In the wake of the biofuels boom, there has been a rush to chop down rainforests to make way for palm oil plantations. The UN says that the growth in such plantations is now the main cause of rainforest destruction in Malaysia and Indonesia.

Worse still are the land grabs and human rights abuses resulting from the lucrative business. In Indonesia, as EUobserver reported two years ago, when native communities complain about the loss of their lands, private security firms and police that collude with the oil companies crack down violently on protesters.

But in a manoeuvre that has shocked environmental campaigners, a draft commission communication offering guidance to EU member states on the use of biofuels has classified palm oil plantations - the source of one of the most destructive forms of biofuels - as "forests."

Essentially, the document argues that because palm oil plantations are tall enough and shady enough, they count as forests.

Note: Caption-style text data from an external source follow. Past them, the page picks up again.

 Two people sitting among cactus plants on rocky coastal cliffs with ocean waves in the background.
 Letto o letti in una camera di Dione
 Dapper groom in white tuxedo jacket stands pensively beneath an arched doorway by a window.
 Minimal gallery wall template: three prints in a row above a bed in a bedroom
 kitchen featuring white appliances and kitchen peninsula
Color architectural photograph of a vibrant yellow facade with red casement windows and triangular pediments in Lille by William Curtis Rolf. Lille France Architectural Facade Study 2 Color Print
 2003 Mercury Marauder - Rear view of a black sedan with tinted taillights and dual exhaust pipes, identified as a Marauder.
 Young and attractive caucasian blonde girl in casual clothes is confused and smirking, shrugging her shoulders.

"Continuously forested areas are defined as areas where trees have reached, or can reach, at least heights of five metres, making up a crown cover of more than 30 percent," reads the jargon-filled document.

"They would normally include forest, forest plantations and other tree plantations such as palm oil. Short rotation coppice [the practice of repeatedly cutting young tree stems down] may qualify if it fulfils the height and canopy cover criteria."

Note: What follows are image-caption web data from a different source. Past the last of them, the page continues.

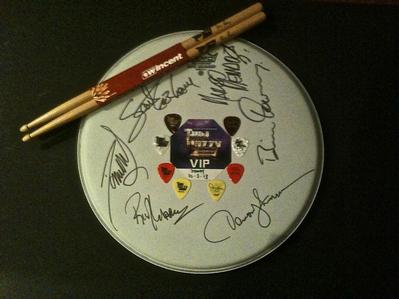 Thin Lizzy Autographed Drumhead with sticks, picks and VIP Pass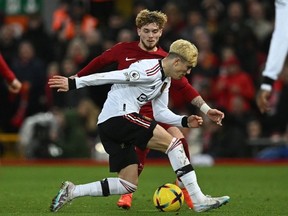 Manchester United's Argentinian midfielder Alejandro Garnacho vies with Liverpool's English midfielder Harvey Elliott during the English Premier League football match between Liverpool and Manchester United at Anfield in Liverpool, north west England on March 5, 2023.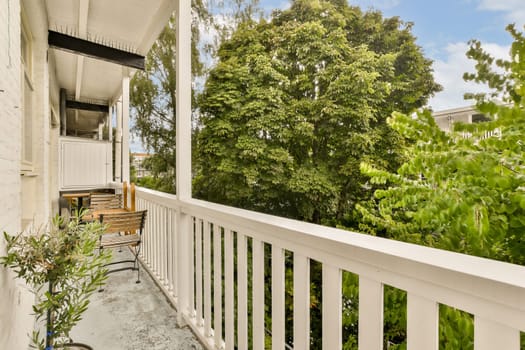 a balcony with white railings and green trees in the background, on a sunny day at an apartment building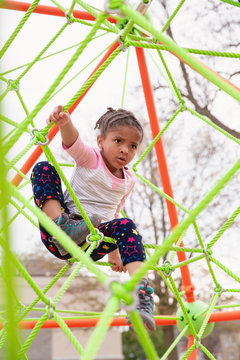 Young child with braids in her hair climbing a spider string type structure at a playground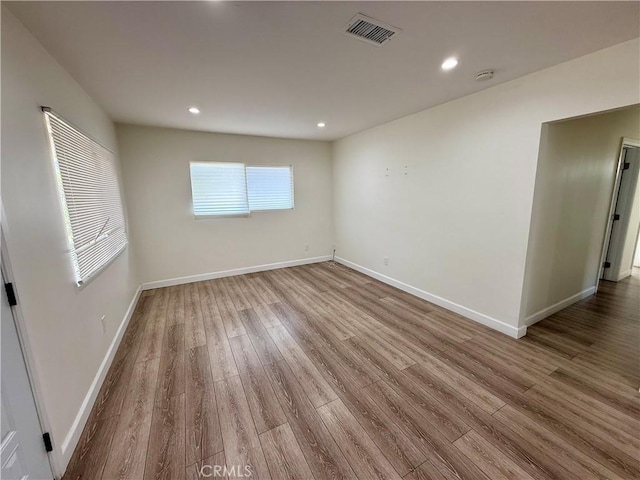236 S 5th St, Montebello, CA 90640 - unfurnished room featuring wood finished floors, recessed lighting, and a smoke detector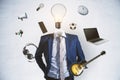 Abstract image of headless businessman with idea head, laptop, guitar and other items flying around on white wall background.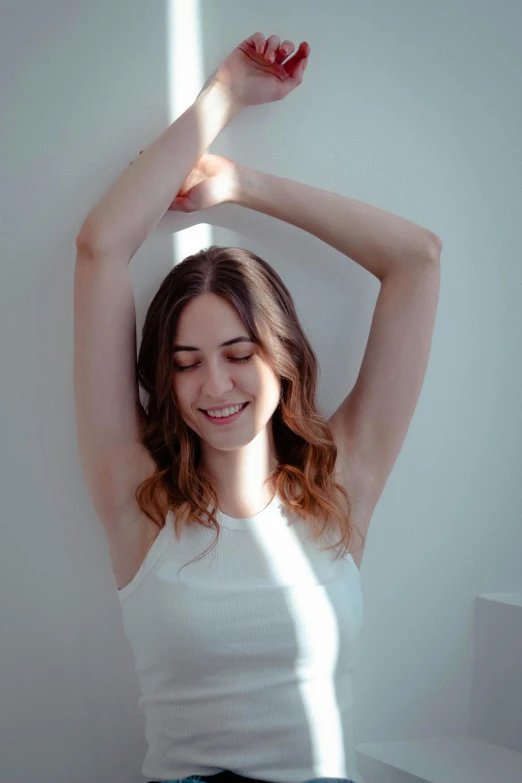 woman stretching with hands up on her head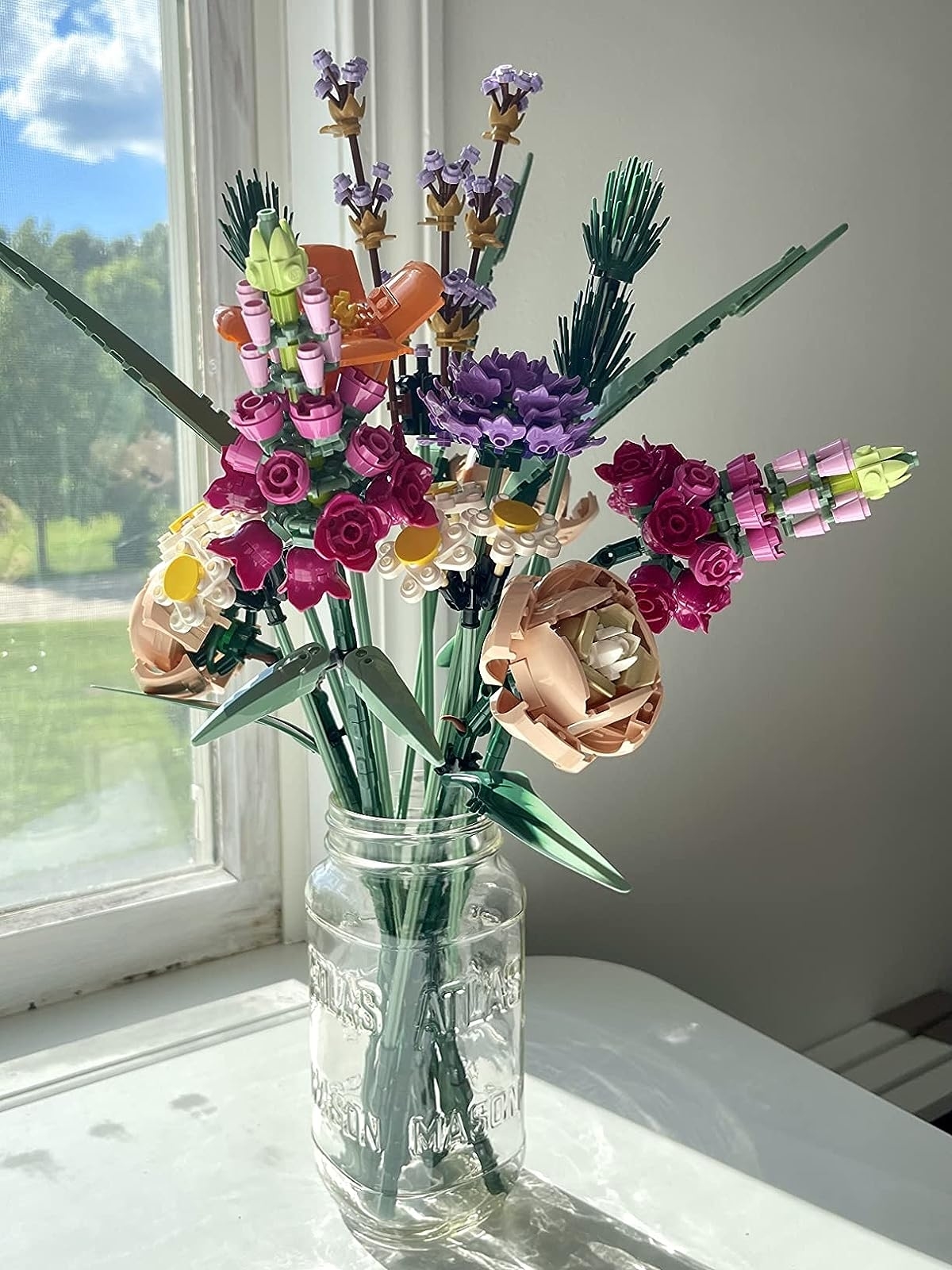 Reviewer&#x27;s photo of the Lego bouquet in a vase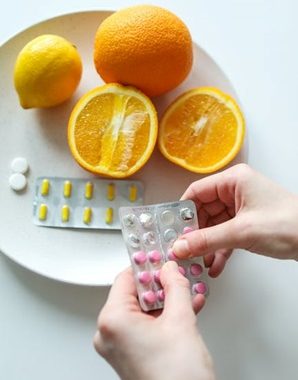 A person taking out tablets and placing them on a plate along with oranges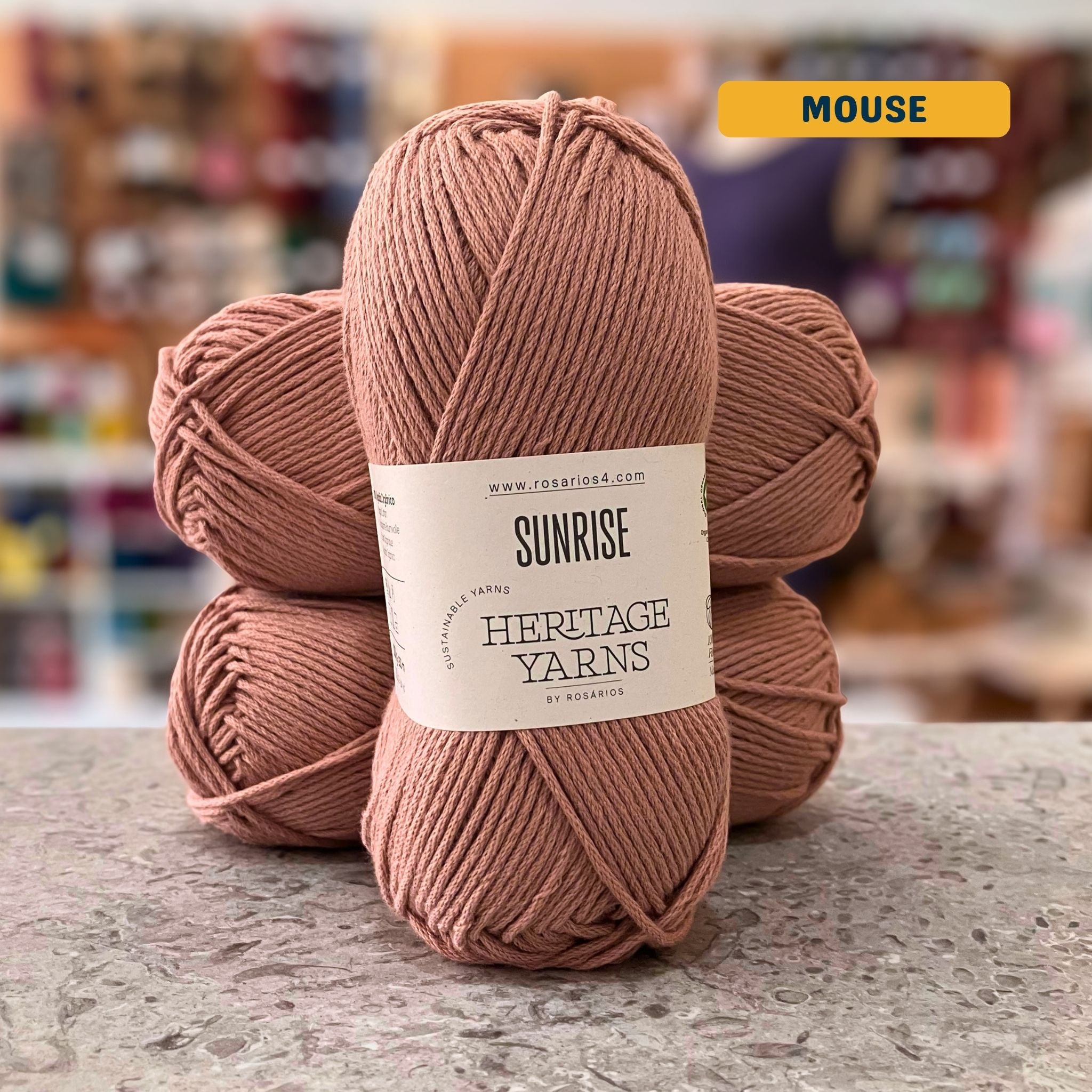 100g light pink-brown (mouse) organic cotton worsted yarn, 'Sunrise Sustainable Yarns Heritage Yarns by Rosarios' label visible, craft shop background (blurred)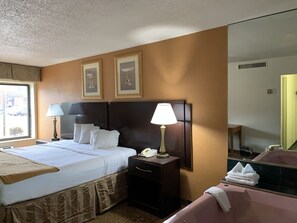 Standard Room, 1 King Bed, Jetted Tub | Desk, laptop workspace, iron/ironing board, cribs/infant beds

"This means, for example, that a change from forest to oil palm plantation would not per se constitute a breach of the [sustainability criteria]. "

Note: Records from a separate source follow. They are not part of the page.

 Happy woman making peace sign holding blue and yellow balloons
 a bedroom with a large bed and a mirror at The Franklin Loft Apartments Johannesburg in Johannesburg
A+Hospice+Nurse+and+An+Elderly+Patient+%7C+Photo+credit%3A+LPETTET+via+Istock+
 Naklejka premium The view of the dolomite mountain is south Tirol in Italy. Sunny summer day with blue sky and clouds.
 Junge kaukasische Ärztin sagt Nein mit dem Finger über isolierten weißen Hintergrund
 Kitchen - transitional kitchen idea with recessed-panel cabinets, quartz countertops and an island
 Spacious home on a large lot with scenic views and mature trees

Green groups were outraged by the move. "Palm oil plantations are one of the very worst examples of the problems with biofuels. The spirit of the debate in 2008 was specifically to stop this sort of thing," Adrian Bebb of Friends of the Earth Europe told this website.

"If the commission and member states can't even get it right when dealing with palm oil, it's a pretty bad sign for biofuels as a whole. The palm oil industry has done a very good job lobbying over the last while."

The Malaysian Palm Oil Council for the last two years employed GPlus, the international lobbying outfit, to press their case in both Brussels and national capitals, and brought a number of ministers to Europe to meet with their counterparts on a couple of occasions, according to the firm.

The Brussels office of the Malaysian Palm Oil Council refused to comment on the matter.

The commission for its part does not comment on leaked texts but a spokesperson remarked that the draft communication will only be adopted by the new commission college and the new energy chief may or may not approve of the work the outgoing commission has performed on the dossier.

Much of the communication, which was due to be published in March, has provoked disagreement between different departments of the EU's civil service and so has been pushed up a level to commissioner cabinets.